§ TEXT BLOCK:
Accoridng to Lynn Munroe’s richly informative article on Midwood’s beginnings:
Amazingly, just 5 men wrote almost all of the first 40 numbered Midwoods. This hard-working group (Beauchamp, Lord, Marshall, Orrie Hitt and Don Holliday) carried and established Midwood until [Harry] Shorten was able to build his own stable of regulars –- names like March Hastings, Dallas Mayo, Kimberly Kemp, Joan Ellis, Jason Hytes and Sloane Britain.
Beauchamp was, of course, Robert Silverberg, Lord was Lawrence Block, Marshall was Donad Westlake, Holliday was Hal Drenser, and Orrie Hitt was himself.

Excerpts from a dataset
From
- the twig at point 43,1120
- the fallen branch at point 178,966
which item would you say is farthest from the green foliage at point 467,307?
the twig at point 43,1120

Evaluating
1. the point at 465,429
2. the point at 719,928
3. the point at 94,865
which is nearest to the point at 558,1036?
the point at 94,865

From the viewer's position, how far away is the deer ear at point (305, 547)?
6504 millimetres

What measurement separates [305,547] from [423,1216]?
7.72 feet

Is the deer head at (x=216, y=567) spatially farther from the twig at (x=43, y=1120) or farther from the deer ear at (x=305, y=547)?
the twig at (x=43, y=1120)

§ TASK ITEM A: According to the passage on Midwood's early years, how many men wrote almost all of the first 40 numbered Midwoods?
§ TASK ITEM B: From the passage on Midwood's early years, write out the words between "Accoridng to Lynn" and "Hitt was himself.", inclusive.
The records have no connection to the text.

§ ANSWER SECTION A: Five men.

§ ANSWER SECTION B:
Accoridng to Lynn Munroe’s richly informative article on Midwood’s beginnings:
Amazingly, just 5 men wrote almost all of the first 40 numbered Midwoods. This hard-working group (Beauchamp, Lord, Marshall, Orrie Hitt and Don Holliday) carried and established Midwood until [Harry] Shorten was able to build his own stable of regulars –- names like March Hastings, Dallas Mayo, Kimberly Kemp, Joan Ellis, Jason Hytes and Sloane Britain.
Beauchamp was, of course, Robert Silverberg, Lord was Lawrence Block, Marshall was Donad Westlake, Holliday was Hal Drenser, and Orrie Hitt was himself.